Cerebral arteriovenous malformations (AVMs) represent a rare pathology in the general population[1], with an incidence of approximately 1:100,000[2]. These malformations can be associated with a noteworthy morbidity, even mortality due to the potential occurrence of massive intracranial bleeding[3,4]. The risk of bleeding is variable, between 0.9% to as high as 35%[4], depending on several factors described as independent predictors for hemorrhage: increasing age, initial hemorrhagic AVM presentation, deep brain location, and exclusive deep venous drainage[5,6]. In the case of a hemorrhagic event consensus can be easily reached to promote the earliest possible treatment of the vascular nidus, thus reducing the subsequent risk of new bleeding. Classical treatment options might include microsurgical resection[7], endovascular approach[8,9] or stereotactic radiosurgery[10-12]. These treatment modalities can be performed stand-alone or combined, depending on the AVM architecture and the post-therapeutic evolution.

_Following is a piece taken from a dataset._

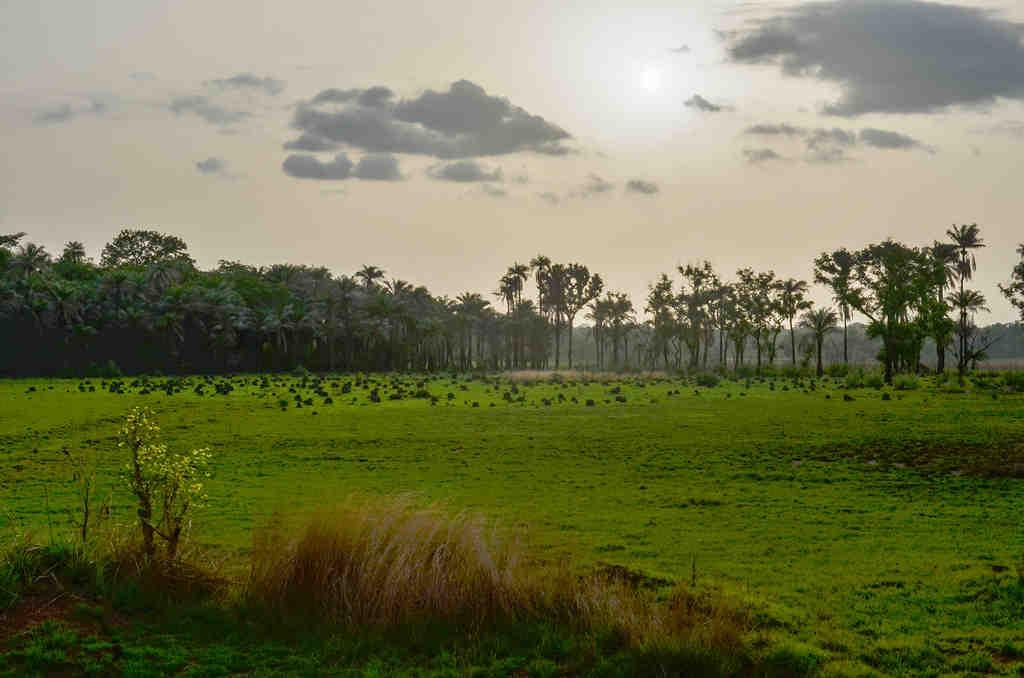Gine Bissau  İklim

In the particular case of an unruptured AVM with no previous history of bleeding, the optimal patient management remains a matter of debate. The publication of the ARUBA trial represented a turning point, generating a paradigm shift in the multidisciplinary management of such particular cases[13]. Mohr et al. reported that medical management alone is superior to medical management with interventional therapy, including surgery / embolization / radiosurgery, for the prevention of death or stroke in patients with unruptured brain arteriovenous malformations[13]. However, the conclusions of this study are questioned by limiting factors such as a short follow-up and a disproportionate number of patients treated with surgery and embolization. In more recent studies, some authors advocate for an interventional treatment of unruptured AVM, arguing their results with radiosurgery or microsurgery are superior to conservative management in terms of reducing the risk of stroke and death[14,15]. Balancing the risk of hemorrhage, a European consensus promoted the treatment of unruptured brain AVM Spetzler-Martin grades 1 and 2[16], in a multidisciplinary and multimodal approach[17]. Identifying the optimal patient profile for treatment even in the case of an unruptured AVM remains so a major challenge.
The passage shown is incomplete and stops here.